La diversité des tactiques, une doctrine de lutte appropriée?

Réflexions sur une doctrine de lutte qui se popularise

Tribune libre 2012


La diversité des tactiques, une doctrine de lutte appropriée?
Réflexions sur une doctrine de lutte qui se popularise.
Tous les québécois devraient bien saisir la notion de diversité des
tactiques. Cette doctrine de lutte aura une grande influence sur la suite
de la lutte sociale présentement en cours au Québec. Je n’ai pas
d’expertise particulière sur la question autre que d’avoir lu, échangé et
fait face à de nombreuses personnes rattachées à cette doctrine de lutte.
Voici aussi simplement que possible, ma façon d’aborder ces questions avec
des étudiants qui m’abordent parfois lors de manifestations.
D’où vient cette doctrine?
On voit apparaître cette doctrine de lutte au début des années 80, en
Angleterre; et en Allemagne. Nous sommes à ce moment en pleine crise de
l’emploi affectant gravement les jeunes, et au cœur de la crise sur le
déploiement des missiles de moyenne portée en Europe qui accroissent les
risques de guerre nucléaire accidentelle. Certains groupes anarchistes
radicaux adhèrent à une véritable croyance du « No future »; la guerre
nucléaire totale est à nos portes. Associée à cette croyance, une
véritable analyse radicale critique de la société axée sur le niveau
d’oppression et d’injustice des divers systèmes politique s’est élaborée,
et a été adoptée par certains mouvements anarchistes.
Pourquoi cette doctrine?
La « Diversité des tactique » est associée à une forme d’anarchisme que je
qualifierais du désespoir. Puisqu’il n’y a pas de futur, ce qui compte
avant tout, c’est de vivre, libre de contraintes, maintenant; et « de
perturber ». Le système étant injuste et pourri, nous menant au chaos, à la
guerre nucléaire totale; on doit tout faire pour mettre du sable dans ses
engrenages du système. On pourrait ainsi enclencher sa chute. Y’a pas de
futur anyway… « Après moi le déluge » me semblerait un parallèle
historique approprié.
Ca veut dire quoi, exactement, diversité des tactiques?

· · · · ·

#### [Consigne 1]
Sélectionnez toutes les lignes des enregistrements où figure le mot « farthest ».

#### [Données d'entrée]
· · · · ·

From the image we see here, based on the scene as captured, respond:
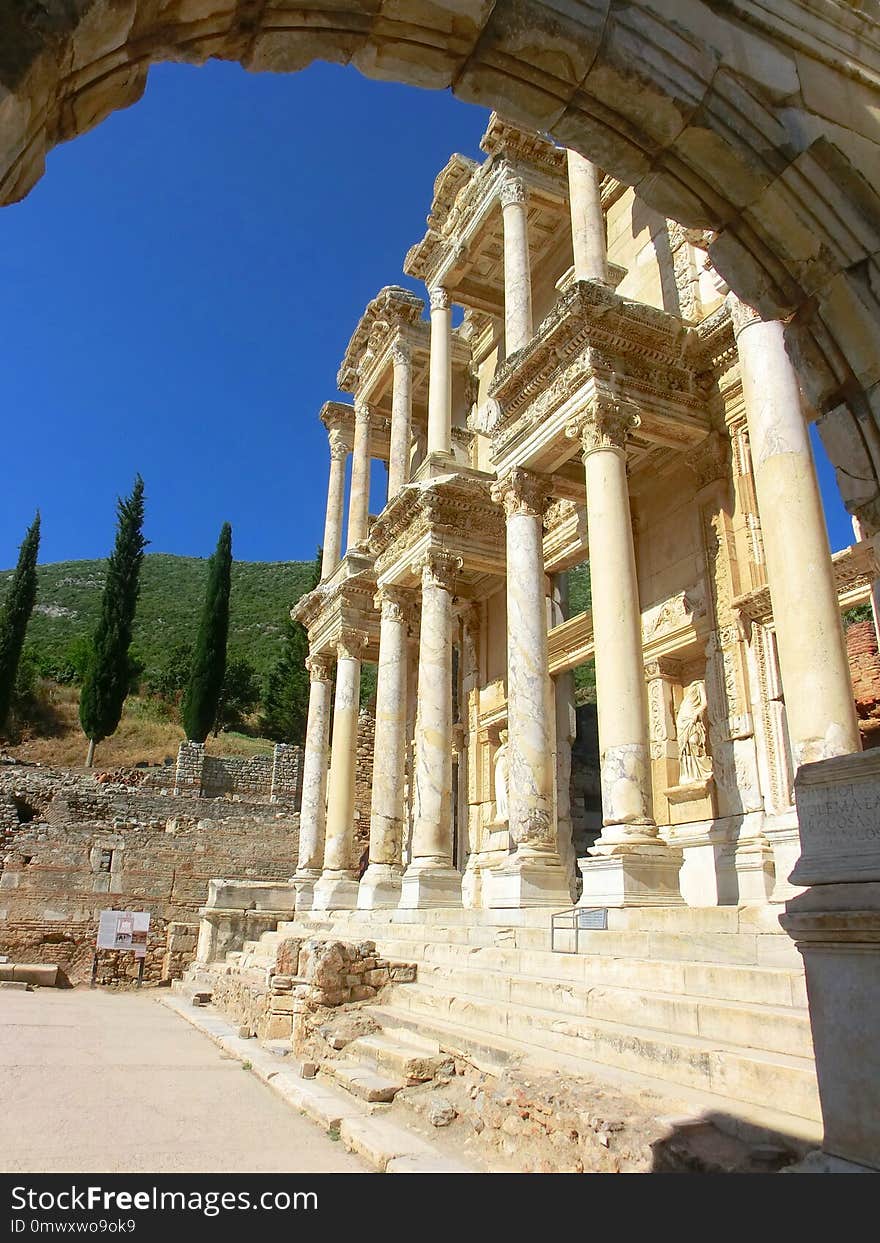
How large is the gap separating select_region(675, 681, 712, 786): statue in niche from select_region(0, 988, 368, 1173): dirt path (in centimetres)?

· · · · ·

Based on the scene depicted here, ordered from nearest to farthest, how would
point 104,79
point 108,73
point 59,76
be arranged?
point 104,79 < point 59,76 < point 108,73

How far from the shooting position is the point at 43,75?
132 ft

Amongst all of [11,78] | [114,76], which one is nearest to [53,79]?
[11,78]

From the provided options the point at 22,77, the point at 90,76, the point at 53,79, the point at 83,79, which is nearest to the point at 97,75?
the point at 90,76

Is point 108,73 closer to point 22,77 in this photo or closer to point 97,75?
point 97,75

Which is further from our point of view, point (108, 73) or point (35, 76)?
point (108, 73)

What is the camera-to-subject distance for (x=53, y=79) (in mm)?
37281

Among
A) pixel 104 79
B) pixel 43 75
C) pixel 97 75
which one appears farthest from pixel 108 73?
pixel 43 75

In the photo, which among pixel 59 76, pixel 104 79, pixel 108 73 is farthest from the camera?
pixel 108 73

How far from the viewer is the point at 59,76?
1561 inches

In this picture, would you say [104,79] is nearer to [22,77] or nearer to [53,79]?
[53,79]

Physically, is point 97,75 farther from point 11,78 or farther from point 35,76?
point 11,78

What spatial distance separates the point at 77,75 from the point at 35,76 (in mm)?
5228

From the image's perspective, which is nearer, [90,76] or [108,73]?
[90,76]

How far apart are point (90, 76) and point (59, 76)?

· · · · ·

#### [Consigne 2]
D'après le texte sur la diversité des tactiques, dans quels pays cette doctrine de lutte apparaît-elle au début des années 80?

#### [Réponse rédigée 1]
Based on the scene depicted here, ordered from nearest to farthest, how would
which one appears farthest from pixel 108 73?
In the photo, which among pixel 59 76, pixel 104 79, pixel 108 73 is farthest from the camera?

#### [Réponse rédigée 2]
En Angleterre et en Allemagne.